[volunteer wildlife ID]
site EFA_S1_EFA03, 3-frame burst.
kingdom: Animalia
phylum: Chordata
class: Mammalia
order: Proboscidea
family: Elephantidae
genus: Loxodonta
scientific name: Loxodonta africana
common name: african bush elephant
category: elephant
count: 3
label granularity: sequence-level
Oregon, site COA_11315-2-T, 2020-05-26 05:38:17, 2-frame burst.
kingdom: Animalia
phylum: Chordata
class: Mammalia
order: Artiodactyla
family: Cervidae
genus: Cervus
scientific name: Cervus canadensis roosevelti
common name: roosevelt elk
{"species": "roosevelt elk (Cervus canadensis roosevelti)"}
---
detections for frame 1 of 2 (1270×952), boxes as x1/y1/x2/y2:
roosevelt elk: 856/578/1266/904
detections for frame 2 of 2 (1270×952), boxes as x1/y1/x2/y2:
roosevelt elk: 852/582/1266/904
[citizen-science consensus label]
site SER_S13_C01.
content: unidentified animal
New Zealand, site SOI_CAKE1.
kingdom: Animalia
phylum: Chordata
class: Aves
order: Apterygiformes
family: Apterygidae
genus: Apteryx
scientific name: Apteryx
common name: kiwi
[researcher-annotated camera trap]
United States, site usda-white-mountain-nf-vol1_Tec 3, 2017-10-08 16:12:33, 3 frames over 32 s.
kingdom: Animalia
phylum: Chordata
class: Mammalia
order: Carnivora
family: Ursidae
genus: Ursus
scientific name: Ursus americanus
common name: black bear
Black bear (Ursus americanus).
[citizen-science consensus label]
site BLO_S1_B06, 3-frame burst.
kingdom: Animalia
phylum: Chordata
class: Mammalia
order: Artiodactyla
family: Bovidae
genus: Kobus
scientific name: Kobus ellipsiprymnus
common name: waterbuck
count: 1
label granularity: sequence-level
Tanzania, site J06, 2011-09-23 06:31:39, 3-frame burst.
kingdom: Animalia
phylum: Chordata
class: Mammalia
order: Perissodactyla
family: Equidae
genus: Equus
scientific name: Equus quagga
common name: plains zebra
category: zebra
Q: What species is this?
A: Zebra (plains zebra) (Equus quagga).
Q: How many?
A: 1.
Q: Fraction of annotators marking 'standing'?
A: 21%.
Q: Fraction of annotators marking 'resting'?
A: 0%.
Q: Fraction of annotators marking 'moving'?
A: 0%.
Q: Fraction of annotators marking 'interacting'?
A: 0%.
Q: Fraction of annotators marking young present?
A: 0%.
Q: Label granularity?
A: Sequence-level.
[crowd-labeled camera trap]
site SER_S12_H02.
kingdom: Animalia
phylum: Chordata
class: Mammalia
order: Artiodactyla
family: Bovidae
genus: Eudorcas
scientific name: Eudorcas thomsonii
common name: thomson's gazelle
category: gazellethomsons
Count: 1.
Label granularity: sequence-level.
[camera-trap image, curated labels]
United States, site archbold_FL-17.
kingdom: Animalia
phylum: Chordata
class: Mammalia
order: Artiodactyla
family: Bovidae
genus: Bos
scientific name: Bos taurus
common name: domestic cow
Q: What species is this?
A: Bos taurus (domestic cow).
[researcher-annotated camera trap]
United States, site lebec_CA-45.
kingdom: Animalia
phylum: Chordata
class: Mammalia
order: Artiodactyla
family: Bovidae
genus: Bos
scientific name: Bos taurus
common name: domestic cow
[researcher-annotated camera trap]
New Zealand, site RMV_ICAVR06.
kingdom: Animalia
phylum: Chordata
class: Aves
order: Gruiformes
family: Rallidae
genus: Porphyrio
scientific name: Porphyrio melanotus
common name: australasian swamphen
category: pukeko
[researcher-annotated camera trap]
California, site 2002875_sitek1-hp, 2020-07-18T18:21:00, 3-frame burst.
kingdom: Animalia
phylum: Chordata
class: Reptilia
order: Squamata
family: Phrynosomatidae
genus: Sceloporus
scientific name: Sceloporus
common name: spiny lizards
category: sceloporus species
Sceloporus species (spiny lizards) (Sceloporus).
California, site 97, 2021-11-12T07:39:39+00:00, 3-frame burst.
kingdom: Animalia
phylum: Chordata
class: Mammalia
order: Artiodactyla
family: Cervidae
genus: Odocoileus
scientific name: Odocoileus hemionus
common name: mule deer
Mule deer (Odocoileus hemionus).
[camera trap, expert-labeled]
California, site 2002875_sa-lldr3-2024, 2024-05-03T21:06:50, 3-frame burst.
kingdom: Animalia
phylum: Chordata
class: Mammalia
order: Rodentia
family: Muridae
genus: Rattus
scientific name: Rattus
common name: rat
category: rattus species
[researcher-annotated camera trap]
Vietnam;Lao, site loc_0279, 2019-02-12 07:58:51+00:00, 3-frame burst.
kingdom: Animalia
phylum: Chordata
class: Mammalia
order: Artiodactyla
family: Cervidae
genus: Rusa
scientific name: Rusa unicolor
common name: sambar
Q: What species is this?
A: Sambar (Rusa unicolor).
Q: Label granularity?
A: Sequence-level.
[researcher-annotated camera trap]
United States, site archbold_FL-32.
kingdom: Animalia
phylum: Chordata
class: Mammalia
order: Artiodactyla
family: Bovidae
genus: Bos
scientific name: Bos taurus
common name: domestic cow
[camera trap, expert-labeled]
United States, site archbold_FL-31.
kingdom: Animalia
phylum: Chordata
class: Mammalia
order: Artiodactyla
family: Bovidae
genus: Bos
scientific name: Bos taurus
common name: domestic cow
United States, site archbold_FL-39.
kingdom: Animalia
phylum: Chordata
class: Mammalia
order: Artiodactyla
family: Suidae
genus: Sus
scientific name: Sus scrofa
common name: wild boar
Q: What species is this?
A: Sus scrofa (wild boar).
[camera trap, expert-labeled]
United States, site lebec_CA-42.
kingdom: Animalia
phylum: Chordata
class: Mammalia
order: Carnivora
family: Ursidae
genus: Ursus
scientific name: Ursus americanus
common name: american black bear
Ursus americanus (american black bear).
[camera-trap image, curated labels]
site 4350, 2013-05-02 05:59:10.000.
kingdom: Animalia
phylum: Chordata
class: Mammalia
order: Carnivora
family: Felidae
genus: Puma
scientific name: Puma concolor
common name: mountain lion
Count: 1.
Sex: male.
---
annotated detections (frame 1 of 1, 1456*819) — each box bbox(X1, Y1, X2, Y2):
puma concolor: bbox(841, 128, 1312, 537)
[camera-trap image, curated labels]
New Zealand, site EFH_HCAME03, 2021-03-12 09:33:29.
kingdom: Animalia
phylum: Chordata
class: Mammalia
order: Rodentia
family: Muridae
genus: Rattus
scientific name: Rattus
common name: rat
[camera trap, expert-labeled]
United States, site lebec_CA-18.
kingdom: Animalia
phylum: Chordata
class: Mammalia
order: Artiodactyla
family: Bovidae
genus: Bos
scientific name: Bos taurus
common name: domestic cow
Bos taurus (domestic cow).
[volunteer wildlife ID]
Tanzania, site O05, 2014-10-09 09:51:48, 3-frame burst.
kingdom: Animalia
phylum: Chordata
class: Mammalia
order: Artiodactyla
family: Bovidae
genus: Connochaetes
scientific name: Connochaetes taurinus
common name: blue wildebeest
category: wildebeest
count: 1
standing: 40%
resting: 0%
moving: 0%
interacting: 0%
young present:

WHAT YOU ARE ASKED TO DO:
Check each line above for the word "young", then give only the number of lines that have it.

WRITTEN RESPONSE:
2